Bax and Bim gene silencing by siRNA

Bax and Bim siRNA constructs were purchased from Ambion (siRNA ID 49750 and 47149). Gene silencing was attained by transfection of siRNA into cells using Lipofectamine 2000 transfection reagent (Invitrogen) according to the manufacturer's instructions. The gene silencing was verified by detecting protein with immunocytochemical analysis 48 h after the transfection of primary cortical neurons with siRNA. In brief, cells (1 × 105 cells/cm2) grown in an 8-well Lab-Tek chamber slide were transiently transfected with 50 nM siRNA using 20 μl/ml Lipofectamine 2000 in a total transfection volume of 0.2 ml DME (Invitrogen). After incubation at 37°C in 5% CO2 for 6 h, the medium was replaced by fresh serum–containing medium. 2 d after the incubation, treated neurons were used for the characterization of cell death modes, as described.

Statistical analysis

Multiple comparisons of analysis of variance followed by t test were used for statistical analysis of the data. The criterion of significance was set at P < 0.05. All the results are expressed as the mean ± SEM.
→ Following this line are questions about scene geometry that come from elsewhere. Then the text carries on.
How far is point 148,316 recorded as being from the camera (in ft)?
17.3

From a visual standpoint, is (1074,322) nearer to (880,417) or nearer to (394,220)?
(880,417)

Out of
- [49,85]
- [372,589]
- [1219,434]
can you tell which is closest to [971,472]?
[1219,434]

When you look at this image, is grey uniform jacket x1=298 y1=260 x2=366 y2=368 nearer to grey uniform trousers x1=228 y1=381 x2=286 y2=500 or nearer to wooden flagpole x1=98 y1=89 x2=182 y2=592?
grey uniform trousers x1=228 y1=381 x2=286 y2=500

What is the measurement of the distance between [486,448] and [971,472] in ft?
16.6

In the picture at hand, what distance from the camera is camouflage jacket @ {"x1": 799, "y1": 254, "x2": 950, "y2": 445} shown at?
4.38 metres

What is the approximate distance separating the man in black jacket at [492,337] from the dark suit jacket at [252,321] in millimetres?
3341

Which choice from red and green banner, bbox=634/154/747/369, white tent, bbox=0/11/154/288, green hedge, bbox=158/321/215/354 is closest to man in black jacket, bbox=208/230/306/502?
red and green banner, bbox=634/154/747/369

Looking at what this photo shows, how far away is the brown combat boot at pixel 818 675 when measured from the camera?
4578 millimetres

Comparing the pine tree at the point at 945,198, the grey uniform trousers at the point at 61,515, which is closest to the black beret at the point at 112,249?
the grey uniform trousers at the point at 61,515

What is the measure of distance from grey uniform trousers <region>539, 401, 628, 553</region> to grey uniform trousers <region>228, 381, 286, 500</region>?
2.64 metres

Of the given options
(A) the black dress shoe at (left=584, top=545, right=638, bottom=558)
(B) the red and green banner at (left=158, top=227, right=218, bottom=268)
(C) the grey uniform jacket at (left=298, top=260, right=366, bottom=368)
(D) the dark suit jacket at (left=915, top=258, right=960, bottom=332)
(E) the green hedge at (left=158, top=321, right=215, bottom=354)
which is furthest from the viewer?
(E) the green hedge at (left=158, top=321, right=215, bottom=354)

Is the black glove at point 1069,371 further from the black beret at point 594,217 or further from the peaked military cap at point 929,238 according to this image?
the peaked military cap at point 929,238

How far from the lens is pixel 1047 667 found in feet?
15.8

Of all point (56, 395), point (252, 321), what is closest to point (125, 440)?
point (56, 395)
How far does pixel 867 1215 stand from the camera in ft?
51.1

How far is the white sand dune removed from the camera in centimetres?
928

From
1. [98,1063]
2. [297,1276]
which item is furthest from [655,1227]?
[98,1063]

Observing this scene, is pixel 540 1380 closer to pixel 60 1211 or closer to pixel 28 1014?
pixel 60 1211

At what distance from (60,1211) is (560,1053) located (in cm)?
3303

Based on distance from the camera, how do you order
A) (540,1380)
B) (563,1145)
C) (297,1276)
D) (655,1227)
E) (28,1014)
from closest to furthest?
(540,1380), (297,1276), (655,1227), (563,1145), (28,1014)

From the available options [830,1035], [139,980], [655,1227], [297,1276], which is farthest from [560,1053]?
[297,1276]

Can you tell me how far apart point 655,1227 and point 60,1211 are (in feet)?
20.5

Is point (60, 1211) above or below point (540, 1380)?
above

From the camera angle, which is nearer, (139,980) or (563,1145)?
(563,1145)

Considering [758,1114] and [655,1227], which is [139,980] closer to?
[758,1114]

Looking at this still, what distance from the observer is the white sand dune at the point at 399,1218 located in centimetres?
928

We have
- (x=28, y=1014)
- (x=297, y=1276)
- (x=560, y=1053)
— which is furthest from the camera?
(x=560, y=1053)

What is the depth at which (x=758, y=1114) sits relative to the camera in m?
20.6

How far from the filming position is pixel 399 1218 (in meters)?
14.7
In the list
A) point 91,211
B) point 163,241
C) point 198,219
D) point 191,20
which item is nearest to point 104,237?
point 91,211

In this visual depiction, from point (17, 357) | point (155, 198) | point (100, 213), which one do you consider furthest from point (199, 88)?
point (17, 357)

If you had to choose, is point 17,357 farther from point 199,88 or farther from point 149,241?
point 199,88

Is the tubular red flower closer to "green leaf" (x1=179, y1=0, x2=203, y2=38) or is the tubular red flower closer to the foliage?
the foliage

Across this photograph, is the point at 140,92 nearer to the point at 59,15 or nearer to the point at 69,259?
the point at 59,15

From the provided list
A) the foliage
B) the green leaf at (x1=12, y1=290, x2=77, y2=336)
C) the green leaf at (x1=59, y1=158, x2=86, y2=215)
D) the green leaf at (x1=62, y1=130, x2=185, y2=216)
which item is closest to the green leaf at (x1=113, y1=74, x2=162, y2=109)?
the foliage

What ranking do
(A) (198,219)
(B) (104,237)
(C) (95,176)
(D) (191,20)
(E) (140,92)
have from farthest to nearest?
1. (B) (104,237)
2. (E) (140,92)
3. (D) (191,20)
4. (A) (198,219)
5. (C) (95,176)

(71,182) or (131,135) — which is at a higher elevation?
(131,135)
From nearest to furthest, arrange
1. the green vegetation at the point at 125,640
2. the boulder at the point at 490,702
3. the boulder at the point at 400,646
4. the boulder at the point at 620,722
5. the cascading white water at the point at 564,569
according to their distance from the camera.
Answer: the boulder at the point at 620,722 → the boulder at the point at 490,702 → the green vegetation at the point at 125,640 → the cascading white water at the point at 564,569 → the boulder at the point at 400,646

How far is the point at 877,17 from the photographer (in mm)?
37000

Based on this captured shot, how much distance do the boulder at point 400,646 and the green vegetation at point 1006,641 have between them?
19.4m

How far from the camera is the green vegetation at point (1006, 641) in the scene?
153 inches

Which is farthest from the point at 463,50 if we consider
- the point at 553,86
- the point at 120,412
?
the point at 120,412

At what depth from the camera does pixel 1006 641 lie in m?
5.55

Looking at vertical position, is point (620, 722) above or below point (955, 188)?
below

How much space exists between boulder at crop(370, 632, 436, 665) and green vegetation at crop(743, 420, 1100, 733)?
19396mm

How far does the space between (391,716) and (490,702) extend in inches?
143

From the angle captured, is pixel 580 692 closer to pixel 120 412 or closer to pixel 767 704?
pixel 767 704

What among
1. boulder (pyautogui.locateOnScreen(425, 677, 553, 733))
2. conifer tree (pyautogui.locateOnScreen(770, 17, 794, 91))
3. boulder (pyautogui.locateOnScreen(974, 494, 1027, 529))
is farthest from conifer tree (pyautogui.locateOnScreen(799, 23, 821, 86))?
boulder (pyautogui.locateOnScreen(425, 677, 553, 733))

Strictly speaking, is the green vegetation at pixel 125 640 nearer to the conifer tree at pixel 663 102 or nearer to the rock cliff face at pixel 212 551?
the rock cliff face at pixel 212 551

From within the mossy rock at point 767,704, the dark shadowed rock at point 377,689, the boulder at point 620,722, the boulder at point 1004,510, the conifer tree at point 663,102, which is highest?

Online supplemental material

The supplemental text contains additional methodological details on characterization of anti-ProTα IgG used, as well as protocols used for cell survival activity, intracellular ATP levels, [3H]-2-DG uptake, PKC kinase assay, and immunostaining protocol. Table S1 shows a summary of the procedures for purifying ProTα from CM. Fig. S1 shows a characterization of anti-ProTα IgG. Fig. S2 shows an evaluation of membrane localization of GLUT1/4 by fluorescence imaging. Fig. S3 shows specific down-regulation of Gαq/11 and PKC isoforms by treatment with AS-ODNs. Fig. S4 shows immunostaining of ProTα-induced apoptosis under the Bim siRNA–treated LOG stress condition. Fig. S5 shows ProTα–Alexa 488 binding to cell membranes. Online supplemental material is available at http://www.jcb.org/cgi/content/full/jcb.200608022/DC1.

Acknowledgments

We are grateful to N. Fukushima and H. Kawasaki for technical advice; M. Niwa and T. Suematsu for help with the scanning and transmission EM studies; K. Fujiwara for help with the anti-ProTα antibody preparation; and N. Takayama, W. Hamabe, and N. Kiguchi for technical assistance.

Parts of this study were supported by grants-in-aid and special coordination funds from the Ministry of Education, Culture, Sports, Science and Technology.

Abbreviations used in this paper: AS-ODN, antisense ODN; BDNF, brain-derived neurotrophic factor; CM, conditioned medium; HD, high-density; LD, low-density; LOG, low-oxygen and low-glucose; MALDI-TOF, matrix-assisted laser desorption/ionization–time of flight; MS, mass spectrometry; ODN, oligodeoxynucleotide; PI, propidium iodide; ProTα, prothymosin-α1.